» **SELECTED EXCERPT**
━━━━
I'll take a break over a sprain any day. A broke ankle takes a few weeks to heal, a sprained can be felt for years after. 

An Achilles? Ouch! I think I might take an ACL and rebuild over Achilles. Just a nasty injury that scares me (ever since the scene in Pet Sematary when the baby slices the guy's when he gets out of bed).


----------



## drjeff (Mar 24, 2016)

Never got the whole DIN cranking thing!! I'm a big guy (6'3" pushing 240lbs with my ski gear on, 332mm boot sole length, 3+ level skier who skis everything and charges the hill more runs than not!!

I keep my DIN at shop recommended settings - an 8.5 currently, and haven't upped my shop set DIN in probably 20 years. I could probably count the number of pre releases over those 20 years - roughly 850 ski days, on 1 hand and still have a couple of fingers left.

I stand by the statement that if you exhibit proper technique at all times, you're not going to pre release, even in the most of extreme conditions short of super elite racers, super elite free skiers and super elite park skiers.

The other 99.8% of the ski world should just work on their technique a bit, all the while helping decrease the risk of injury!!


----------



## deadheadskier (Mar 24, 2016)

drjeff said:


> Never got the whole DIN cranking thing!! I'm a big guy (6'3" pushing 240lbs with my ski gear on, 332mm boot sole length, 3+ level skier who skis everything and charges the hill more runs than not!!
> 
> I keep my DIN at shop recommended settings - an 8.5 currently, and haven't upped my shop set DIN in probably 20 years. I could probably count the number of pre releases over those 20 years - roughly 850 ski days, on 1 hand and still have a couple of fingers left.
> 
> ...




This isn't some bravado thing that I put my bindings in the 10-11 range despite being a half foot shorter and weighing 30ish pounds less than you Doctor Jeff. 

I can count the number of pre-releases on one hand in a season if I leave it at 9. 

And your comment of " as long as you're exhibiting proper technique at all times you won't pre-release unless you're pro" wreaks a little snobbish to me.


----------



## jack97 (Mar 25, 2016)
━━━━
[Records from a dataset]
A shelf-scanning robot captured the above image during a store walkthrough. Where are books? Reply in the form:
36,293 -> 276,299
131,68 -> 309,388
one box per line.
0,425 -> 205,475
━━━━
» **COMPLETE THE FOLLOWING**
**A.** For each statement about the ski forum thread, answer yes or no and quote the words from the thread that decide it. (i) drjeff currently has his DIN set at 8.5. (ii) deadheadskier weighs more than drjeff. (iii) The first poster would rather have a sprain than a break.
**B.** Rewrite the rows, switching "books" to "magazines" and leaving everything else unchanged.
The ski forum thread and the rows have nothing to do with each other.

» **EXPECTED OUTPUTS**
**A.**
(i) Yes: "I keep my DIN at shop recommended settings - an 8.5 currently"
(ii) No: "weighing 30ish pounds less than you Doctor Jeff"
(iii) No: "I'll take a break over a sprain any day."

**B.**
A shelf-scanning robot captured the above image during a store walkthrough. Where are magazines? Reply in the form:
36,293 -> 276,299
131,68 -> 309,388
one box per line.
0,425 -> 205,475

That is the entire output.